25

Mitigating Cheating & Voter Fraud in Online Contests…

We run online contests of various sorts that involve users voting on entries (usually one vote per user per day). The prizes range from hundreds to thousands of dollars. Over the last four years we have encountered a number of ways people try to cheat, and have implemented couter-measures in each case. As it stands, we use the following measures:

Authentication
A user must create an account and authenticate (log in). This rules out anonymous vote stuffing.

Email Confirmation
A user must confirm their email address by clicking a link in a system email to confirm they own and have access to their address. This rules out creating accounts en masse using random (not necessarily valid) email addresses. It also slows down the process a little for one account, and a lot if you're trying to create many.

No Gmail Address Aliases
Users cannot use instant alias addresses such as localpart+suffix@gmail.com. That slows down potential cheaters.

Additional Measures
We routinely audit our signups and voting rosters for strings of email addresses that come from the same private domain (user1@smithfamily.com, user2@smithfamily.com, etc.). We also look for similar names, usernames, and "local-parts" of email addresses across domains.

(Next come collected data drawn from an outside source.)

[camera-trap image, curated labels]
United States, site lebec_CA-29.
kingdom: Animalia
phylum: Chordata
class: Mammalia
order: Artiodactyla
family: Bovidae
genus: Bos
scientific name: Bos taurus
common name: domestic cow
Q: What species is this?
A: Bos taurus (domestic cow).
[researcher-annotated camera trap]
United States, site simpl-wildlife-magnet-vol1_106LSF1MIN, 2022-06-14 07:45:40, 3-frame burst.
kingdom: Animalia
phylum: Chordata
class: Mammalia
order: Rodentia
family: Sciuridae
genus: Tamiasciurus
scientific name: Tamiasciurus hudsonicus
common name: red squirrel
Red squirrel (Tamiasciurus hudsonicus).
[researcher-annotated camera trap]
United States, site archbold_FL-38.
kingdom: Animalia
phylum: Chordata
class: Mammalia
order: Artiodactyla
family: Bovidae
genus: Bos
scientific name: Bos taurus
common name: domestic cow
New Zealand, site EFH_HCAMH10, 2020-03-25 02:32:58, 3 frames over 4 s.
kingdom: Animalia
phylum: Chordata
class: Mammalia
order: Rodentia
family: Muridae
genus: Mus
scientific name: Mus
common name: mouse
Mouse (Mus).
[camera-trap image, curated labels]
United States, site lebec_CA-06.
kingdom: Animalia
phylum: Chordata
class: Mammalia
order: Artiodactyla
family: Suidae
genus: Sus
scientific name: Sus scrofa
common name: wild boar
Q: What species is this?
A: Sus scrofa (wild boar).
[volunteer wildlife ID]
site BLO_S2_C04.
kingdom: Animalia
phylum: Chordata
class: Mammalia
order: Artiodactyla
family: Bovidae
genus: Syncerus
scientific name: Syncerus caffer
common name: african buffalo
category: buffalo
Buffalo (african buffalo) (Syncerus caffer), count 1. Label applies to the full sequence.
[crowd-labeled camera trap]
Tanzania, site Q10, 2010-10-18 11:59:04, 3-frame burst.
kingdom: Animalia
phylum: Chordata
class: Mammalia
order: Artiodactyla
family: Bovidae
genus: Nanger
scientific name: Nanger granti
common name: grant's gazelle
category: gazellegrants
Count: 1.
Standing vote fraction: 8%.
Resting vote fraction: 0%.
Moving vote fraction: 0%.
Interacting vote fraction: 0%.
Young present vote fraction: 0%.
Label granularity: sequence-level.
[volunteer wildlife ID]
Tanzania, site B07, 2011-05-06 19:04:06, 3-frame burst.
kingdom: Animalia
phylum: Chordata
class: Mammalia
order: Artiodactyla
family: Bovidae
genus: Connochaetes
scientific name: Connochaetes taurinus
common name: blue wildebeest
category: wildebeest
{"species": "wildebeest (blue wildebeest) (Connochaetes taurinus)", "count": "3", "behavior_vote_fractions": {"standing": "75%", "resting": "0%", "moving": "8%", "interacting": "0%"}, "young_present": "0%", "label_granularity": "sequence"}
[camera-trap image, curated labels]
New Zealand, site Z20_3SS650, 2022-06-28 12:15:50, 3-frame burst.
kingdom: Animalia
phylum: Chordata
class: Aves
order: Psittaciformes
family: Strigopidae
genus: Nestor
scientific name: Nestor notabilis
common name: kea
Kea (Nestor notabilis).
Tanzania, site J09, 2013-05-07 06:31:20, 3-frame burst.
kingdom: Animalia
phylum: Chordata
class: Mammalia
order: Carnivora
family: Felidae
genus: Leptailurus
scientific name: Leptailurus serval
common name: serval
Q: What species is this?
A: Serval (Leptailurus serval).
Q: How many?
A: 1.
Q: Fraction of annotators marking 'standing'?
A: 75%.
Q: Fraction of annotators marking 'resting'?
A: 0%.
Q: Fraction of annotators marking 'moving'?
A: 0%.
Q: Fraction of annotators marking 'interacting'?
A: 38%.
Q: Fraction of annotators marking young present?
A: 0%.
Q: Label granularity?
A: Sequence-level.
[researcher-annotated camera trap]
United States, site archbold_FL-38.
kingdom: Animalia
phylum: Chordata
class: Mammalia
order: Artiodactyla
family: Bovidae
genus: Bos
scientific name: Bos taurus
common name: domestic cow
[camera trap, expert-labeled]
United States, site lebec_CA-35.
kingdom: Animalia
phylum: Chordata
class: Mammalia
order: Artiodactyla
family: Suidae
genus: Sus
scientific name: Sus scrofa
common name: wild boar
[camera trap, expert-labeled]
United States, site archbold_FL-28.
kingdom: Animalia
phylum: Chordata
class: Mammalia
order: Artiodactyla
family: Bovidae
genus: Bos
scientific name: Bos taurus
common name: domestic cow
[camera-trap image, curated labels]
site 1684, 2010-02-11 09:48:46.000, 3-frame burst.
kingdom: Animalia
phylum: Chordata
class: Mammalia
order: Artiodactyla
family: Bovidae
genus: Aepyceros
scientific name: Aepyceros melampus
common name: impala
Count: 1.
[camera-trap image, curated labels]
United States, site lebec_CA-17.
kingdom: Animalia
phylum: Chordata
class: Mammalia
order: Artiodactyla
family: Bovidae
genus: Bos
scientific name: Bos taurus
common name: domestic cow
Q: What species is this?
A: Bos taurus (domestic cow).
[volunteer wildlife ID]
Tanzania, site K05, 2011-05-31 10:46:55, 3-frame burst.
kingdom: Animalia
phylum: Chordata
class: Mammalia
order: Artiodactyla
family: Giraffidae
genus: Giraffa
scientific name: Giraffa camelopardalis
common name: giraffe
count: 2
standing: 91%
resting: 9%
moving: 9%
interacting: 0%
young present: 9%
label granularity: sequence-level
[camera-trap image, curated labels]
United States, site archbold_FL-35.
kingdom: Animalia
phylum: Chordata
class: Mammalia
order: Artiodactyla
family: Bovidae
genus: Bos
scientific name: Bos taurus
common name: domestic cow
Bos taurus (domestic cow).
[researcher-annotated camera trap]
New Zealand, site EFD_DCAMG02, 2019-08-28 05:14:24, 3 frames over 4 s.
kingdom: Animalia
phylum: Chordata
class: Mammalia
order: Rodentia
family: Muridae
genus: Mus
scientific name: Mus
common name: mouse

We also show voting result updates on a daily basis, so there's no instant feedback. That way, if someone is trying to cheat, it will take a day to see any results, and unless they went big, they won't know for sure if their method was successful. We try to be as much of a "black box" as possible.

Needless to say, this is all exhausting and getting harder and harder to scale up. We need an easier solution to ensure that we get a lot closer to "one person, one vote" in our contests, while not burdening the user beyond need in the process.

We have explored the possibility of using SMS to attach mobile numbers to accounts in order to verify the person; the jury is still out on this approach: https://ux.stackexchange.com/questions/15980/ways-to-avoid-online-contest-voting-fraud-is-sms-account-verification-too-much/, and Can SMS text messages be used to verify a person's unique identity through a short code system?.

Some suggestions have included using credit cards, mail-in verification, reputation points … but these are all much too onerous for our target users.

What more can we do automatically in the back end to 1) identify cheaters, and more importantly 2) prevent them from even cheating?


UPDATE

We decided not to make our fraud protection leak-proof because one of the developers pointed out "the harder you make it for people to cheat, the harder it is to detect cheating." Instead, we are utilizing a medieval Chinese hunting technique called a three-sided Battue. By making it very difficult to cheat in most ways, but relatively easy to slip through in other ways, we know exactly what to look for and eliminate before the voting results are updated.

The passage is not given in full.